→ Prompt: Could you retype every item below word for word, leaving out the pictures?

──────── Task material

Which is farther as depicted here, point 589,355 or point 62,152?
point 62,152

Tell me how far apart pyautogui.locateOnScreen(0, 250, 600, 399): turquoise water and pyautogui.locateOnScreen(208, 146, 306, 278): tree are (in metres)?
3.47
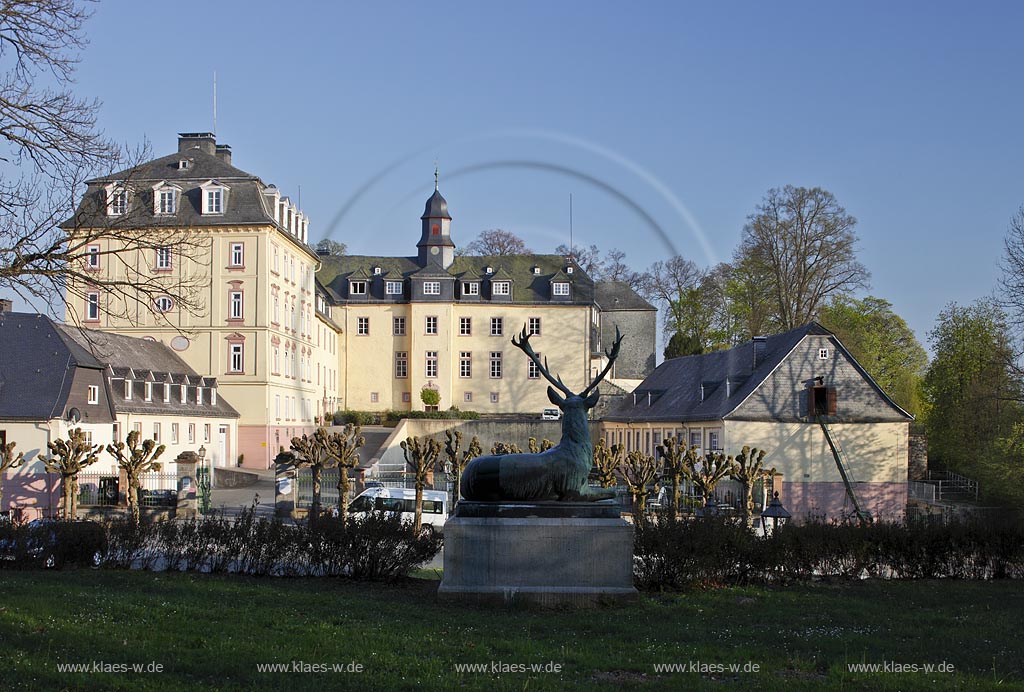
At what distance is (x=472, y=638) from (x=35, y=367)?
3662cm

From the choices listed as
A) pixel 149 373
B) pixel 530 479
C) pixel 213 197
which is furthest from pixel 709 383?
pixel 530 479

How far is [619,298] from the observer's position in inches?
3725

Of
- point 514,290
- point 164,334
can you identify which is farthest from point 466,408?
point 164,334

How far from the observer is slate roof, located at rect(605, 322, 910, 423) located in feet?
148

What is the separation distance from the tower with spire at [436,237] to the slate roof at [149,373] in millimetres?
29442

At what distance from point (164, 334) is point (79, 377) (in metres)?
19.3

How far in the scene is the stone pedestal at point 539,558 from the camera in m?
13.5

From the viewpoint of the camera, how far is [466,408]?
3236 inches

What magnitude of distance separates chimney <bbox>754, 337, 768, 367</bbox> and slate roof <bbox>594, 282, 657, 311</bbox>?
4476 cm

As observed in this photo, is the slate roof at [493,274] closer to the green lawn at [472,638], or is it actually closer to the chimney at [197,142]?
the chimney at [197,142]

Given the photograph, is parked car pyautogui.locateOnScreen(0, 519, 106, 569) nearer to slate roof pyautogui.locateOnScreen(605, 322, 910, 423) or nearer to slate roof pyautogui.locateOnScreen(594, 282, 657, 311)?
slate roof pyautogui.locateOnScreen(605, 322, 910, 423)

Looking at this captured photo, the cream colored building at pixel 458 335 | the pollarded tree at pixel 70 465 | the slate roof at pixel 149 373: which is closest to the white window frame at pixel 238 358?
the slate roof at pixel 149 373

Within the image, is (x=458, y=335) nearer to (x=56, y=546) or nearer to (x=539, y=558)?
(x=56, y=546)

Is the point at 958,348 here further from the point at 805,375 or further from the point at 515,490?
the point at 515,490
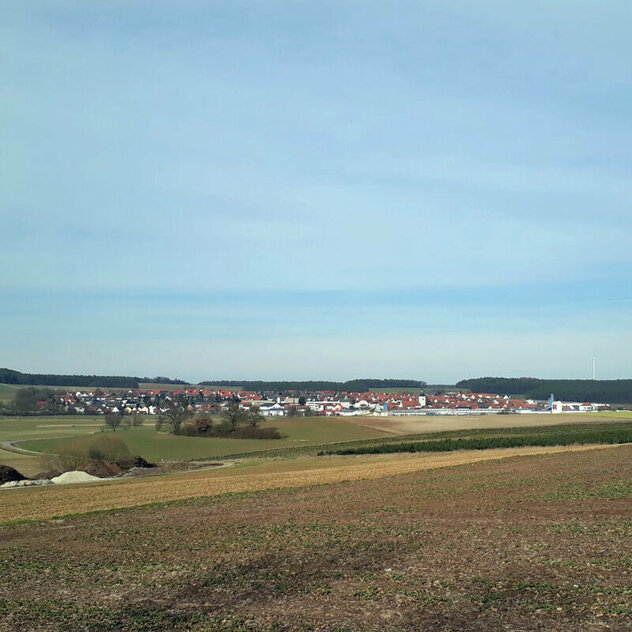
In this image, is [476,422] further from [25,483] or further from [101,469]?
[25,483]

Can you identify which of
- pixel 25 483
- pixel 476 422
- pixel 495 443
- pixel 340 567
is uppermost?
pixel 340 567

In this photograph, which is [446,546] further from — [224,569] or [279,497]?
[279,497]

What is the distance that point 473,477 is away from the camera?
3578 cm

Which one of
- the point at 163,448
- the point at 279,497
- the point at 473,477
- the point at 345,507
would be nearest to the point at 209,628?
the point at 345,507

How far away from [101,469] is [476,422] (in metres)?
72.0

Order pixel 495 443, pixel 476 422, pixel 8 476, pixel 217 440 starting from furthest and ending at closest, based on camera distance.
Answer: pixel 476 422
pixel 217 440
pixel 495 443
pixel 8 476

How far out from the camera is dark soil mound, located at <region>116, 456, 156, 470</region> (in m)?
73.0

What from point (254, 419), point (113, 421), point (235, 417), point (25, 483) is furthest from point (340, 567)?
point (113, 421)

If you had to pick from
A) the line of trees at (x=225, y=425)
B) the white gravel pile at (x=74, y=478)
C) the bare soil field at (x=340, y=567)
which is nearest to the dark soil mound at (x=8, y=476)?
the white gravel pile at (x=74, y=478)

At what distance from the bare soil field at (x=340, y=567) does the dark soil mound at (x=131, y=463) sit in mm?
46766

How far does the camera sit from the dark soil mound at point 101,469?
65.0 metres

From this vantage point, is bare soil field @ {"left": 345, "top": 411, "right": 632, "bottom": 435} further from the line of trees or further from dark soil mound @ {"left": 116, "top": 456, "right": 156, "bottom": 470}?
dark soil mound @ {"left": 116, "top": 456, "right": 156, "bottom": 470}

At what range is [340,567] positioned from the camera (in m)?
15.8

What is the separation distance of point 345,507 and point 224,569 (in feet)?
36.0
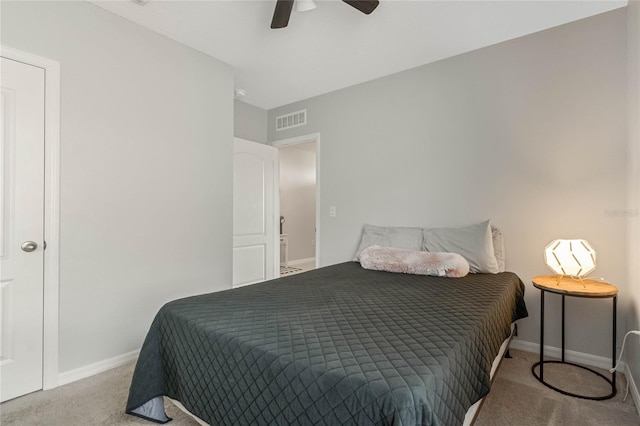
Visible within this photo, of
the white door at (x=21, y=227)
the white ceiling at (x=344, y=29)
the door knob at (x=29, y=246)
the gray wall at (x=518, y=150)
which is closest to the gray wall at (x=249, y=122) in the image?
the white ceiling at (x=344, y=29)

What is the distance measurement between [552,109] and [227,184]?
284 centimetres

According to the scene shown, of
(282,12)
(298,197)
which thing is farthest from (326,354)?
(298,197)

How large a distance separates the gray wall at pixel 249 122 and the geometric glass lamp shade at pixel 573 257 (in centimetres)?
340

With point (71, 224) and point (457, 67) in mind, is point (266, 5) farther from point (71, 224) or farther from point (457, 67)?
point (71, 224)

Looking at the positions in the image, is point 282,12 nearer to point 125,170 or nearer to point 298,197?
point 125,170

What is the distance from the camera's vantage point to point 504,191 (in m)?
2.66

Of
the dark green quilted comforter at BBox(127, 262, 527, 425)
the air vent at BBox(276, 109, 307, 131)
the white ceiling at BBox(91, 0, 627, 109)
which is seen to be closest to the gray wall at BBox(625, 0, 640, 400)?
the white ceiling at BBox(91, 0, 627, 109)

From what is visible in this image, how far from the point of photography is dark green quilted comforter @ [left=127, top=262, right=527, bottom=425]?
97 centimetres

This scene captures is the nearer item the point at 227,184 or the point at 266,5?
the point at 266,5

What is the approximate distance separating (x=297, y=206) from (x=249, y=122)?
2.75 metres

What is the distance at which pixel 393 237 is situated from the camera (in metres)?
3.02

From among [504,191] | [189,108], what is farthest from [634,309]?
[189,108]

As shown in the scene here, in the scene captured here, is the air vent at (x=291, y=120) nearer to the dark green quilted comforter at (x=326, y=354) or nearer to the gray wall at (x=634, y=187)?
the dark green quilted comforter at (x=326, y=354)

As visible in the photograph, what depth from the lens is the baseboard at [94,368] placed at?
2.07 metres
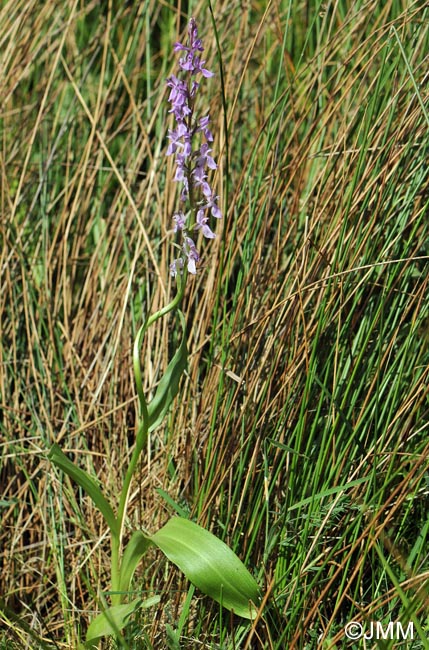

────────────────

→ Solution for this task:
Which is farther as depicted here, point 589,355 or point 62,152?
point 62,152

Tell me how far apart pyautogui.locateOnScreen(0, 250, 600, 399): turquoise water and pyautogui.locateOnScreen(208, 146, 306, 278): tree are (in metres)?
3.47
At what distance is (x=472, y=638) from (x=35, y=367)?
3662cm

From the choices listed as
A) pixel 149 373
B) pixel 530 479
C) pixel 213 197
which is furthest from pixel 709 383?
pixel 530 479

How far is [619,298] from the observer's position in inches?
3725

Of
- point 514,290
- point 164,334
can you identify which is farthest from point 466,408?
point 164,334

How far from the observer is slate roof, located at rect(605, 322, 910, 423) located in feet?
148

What is the separation distance from the tower with spire at [436,237] to the slate roof at [149,373] in millimetres?
29442

At what distance from point (164, 334) is point (79, 377) (in metres)?
19.3

How far in the scene is the stone pedestal at point 539,558 from the camera in m?
13.5

From the viewpoint of the camera, how far is [466,408]?
3236 inches

What magnitude of distance separates chimney <bbox>754, 337, 768, 367</bbox> and slate roof <bbox>594, 282, 657, 311</bbox>?
4476 cm

As observed in this photo, is the slate roof at [493,274] closer to the green lawn at [472,638], or is it actually closer to the chimney at [197,142]?
the chimney at [197,142]

Given the photograph, is parked car pyautogui.locateOnScreen(0, 519, 106, 569) nearer to slate roof pyautogui.locateOnScreen(605, 322, 910, 423) or nearer to slate roof pyautogui.locateOnScreen(594, 282, 657, 311)?
slate roof pyautogui.locateOnScreen(605, 322, 910, 423)

Looking at this captured photo, the cream colored building at pixel 458 335 | the pollarded tree at pixel 70 465 | the slate roof at pixel 149 373: which is closest to the white window frame at pixel 238 358?
the slate roof at pixel 149 373

Within the image, is (x=458, y=335) nearer to (x=56, y=546) or nearer to (x=539, y=558)?
(x=56, y=546)

Is the point at 958,348 here further from the point at 805,375 or further from the point at 515,490?
the point at 515,490
In this image, is [476,422] further from [25,483] or further from [101,469]?
[25,483]

Can you identify which of
- pixel 25 483
- pixel 476 422
- pixel 495 443
- pixel 340 567
is uppermost?
pixel 340 567

In this photograph, which is [446,546] further from — [224,569] or [279,497]?
[279,497]

What is the distance that point 473,477 is away from the camera?
3578 cm

Which one of
- the point at 163,448
- the point at 279,497
- the point at 473,477
- the point at 345,507
would be nearest to the point at 209,628?
the point at 345,507

How far away from [101,469] is [476,422] (in metres)?
72.0

Order pixel 495 443, pixel 476 422, pixel 8 476, pixel 217 440 starting from furthest and ending at closest, based on camera distance.
Answer: pixel 476 422
pixel 217 440
pixel 495 443
pixel 8 476

How far out from the camera is dark soil mound, located at <region>116, 456, 156, 470</region> (in m)?
73.0

What from point (254, 419), point (113, 421), point (235, 417), point (25, 483) is furthest from point (340, 567)?
point (113, 421)

If you had to pick from
A) the line of trees at (x=225, y=425)
B) the white gravel pile at (x=74, y=478)
C) the bare soil field at (x=340, y=567)
which is nearest to the dark soil mound at (x=8, y=476)?
the white gravel pile at (x=74, y=478)

At what distance from the bare soil field at (x=340, y=567) does the dark soil mound at (x=131, y=463) sit in mm?
46766

How far does the camera sit from the dark soil mound at point 101,469?
65.0 metres

From this vantage point, is bare soil field @ {"left": 345, "top": 411, "right": 632, "bottom": 435} further from the line of trees or further from dark soil mound @ {"left": 116, "top": 456, "right": 156, "bottom": 470}?
dark soil mound @ {"left": 116, "top": 456, "right": 156, "bottom": 470}

At what range is [340,567] positioned from the camera (in m)?
15.8

What is the separation distance of point 345,507 and point 224,569 (in feet)?
36.0
Visible within this photo, of
the white door at (x=21, y=227)
the white ceiling at (x=344, y=29)
the door knob at (x=29, y=246)
the gray wall at (x=518, y=150)
which is closest to the gray wall at (x=249, y=122) in the image?
the white ceiling at (x=344, y=29)

What is the distance measurement between [552,109] and [227,184]?
284 centimetres

According to the scene shown, of
(282,12)
(298,197)
which thing is farthest from (326,354)?
(298,197)

How large a distance separates the gray wall at pixel 249 122 and the geometric glass lamp shade at pixel 573 257 (in centimetres)?
340

With point (71, 224) and point (457, 67) in mind, is point (266, 5) farther from point (71, 224) or farther from point (457, 67)?
point (71, 224)

Looking at the positions in the image, is point 282,12 nearer to point 125,170 or nearer to point 298,197?
point 125,170

What is the distance from the camera's vantage point to point 504,191 (in m)?
2.66

Of
the dark green quilted comforter at BBox(127, 262, 527, 425)
the air vent at BBox(276, 109, 307, 131)
the white ceiling at BBox(91, 0, 627, 109)
which is seen to be closest to the gray wall at BBox(625, 0, 640, 400)?
the white ceiling at BBox(91, 0, 627, 109)

From what is visible in this image, how far from the point of photography is dark green quilted comforter @ [left=127, top=262, right=527, bottom=425]?
97 centimetres

This scene captures is the nearer item the point at 227,184 or the point at 266,5?
the point at 266,5

What is the approximate distance separating (x=297, y=206) from (x=249, y=122)?
2.75 metres

What is the distance at which pixel 393 237 is situated from the camera (in metres)?
3.02

From among [504,191] | [189,108], what is farthest from [634,309]?
[189,108]

As shown in the scene here, in the scene captured here, is the air vent at (x=291, y=120) nearer to the dark green quilted comforter at (x=326, y=354) or nearer to the gray wall at (x=634, y=187)?
the dark green quilted comforter at (x=326, y=354)

As visible in the photograph, what depth from the lens is the baseboard at [94,368] placed at?
2.07 metres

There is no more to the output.